GIVEN TASK.
Can you copy out, word for word, only the part of the listing below that opens with the line containing "Among the alternatives" and closes with the line containing "7.60 meters"?

DATASET RECORDS.
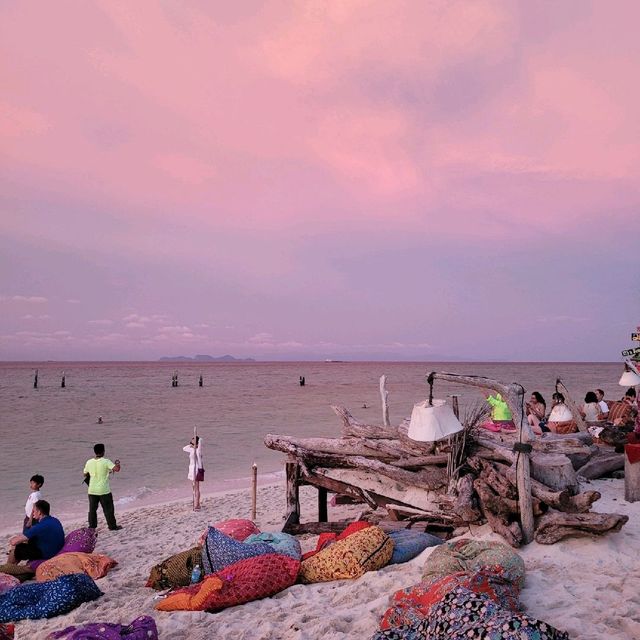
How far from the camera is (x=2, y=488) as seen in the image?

...

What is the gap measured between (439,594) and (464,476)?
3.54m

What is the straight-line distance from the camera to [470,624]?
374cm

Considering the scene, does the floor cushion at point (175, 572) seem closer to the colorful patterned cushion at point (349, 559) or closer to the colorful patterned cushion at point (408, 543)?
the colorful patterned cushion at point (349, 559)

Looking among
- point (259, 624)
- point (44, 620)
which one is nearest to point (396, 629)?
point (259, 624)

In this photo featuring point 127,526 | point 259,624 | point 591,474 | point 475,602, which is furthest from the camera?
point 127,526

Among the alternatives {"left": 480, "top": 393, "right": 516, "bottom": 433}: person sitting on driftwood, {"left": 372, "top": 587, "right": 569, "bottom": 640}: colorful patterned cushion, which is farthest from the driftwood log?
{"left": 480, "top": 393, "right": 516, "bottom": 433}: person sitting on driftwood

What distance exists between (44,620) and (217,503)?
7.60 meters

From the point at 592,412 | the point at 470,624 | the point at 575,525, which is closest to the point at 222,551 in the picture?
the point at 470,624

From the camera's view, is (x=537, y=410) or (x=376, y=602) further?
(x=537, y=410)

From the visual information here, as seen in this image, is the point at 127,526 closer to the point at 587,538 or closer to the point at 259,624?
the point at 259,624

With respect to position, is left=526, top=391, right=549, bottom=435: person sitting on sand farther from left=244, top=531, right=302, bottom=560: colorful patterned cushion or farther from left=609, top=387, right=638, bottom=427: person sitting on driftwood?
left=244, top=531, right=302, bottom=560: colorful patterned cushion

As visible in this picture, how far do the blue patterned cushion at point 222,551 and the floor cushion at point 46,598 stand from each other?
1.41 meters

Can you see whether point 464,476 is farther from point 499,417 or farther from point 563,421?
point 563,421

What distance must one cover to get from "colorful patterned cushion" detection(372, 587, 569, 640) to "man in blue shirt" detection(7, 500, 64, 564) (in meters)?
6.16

RESPONSE BELOW.
Among the alternatives {"left": 480, "top": 393, "right": 516, "bottom": 433}: person sitting on driftwood, {"left": 372, "top": 587, "right": 569, "bottom": 640}: colorful patterned cushion, which is farthest from the driftwood log?
{"left": 480, "top": 393, "right": 516, "bottom": 433}: person sitting on driftwood

What distance exists between (44,620) and (217,503)?
7.60 meters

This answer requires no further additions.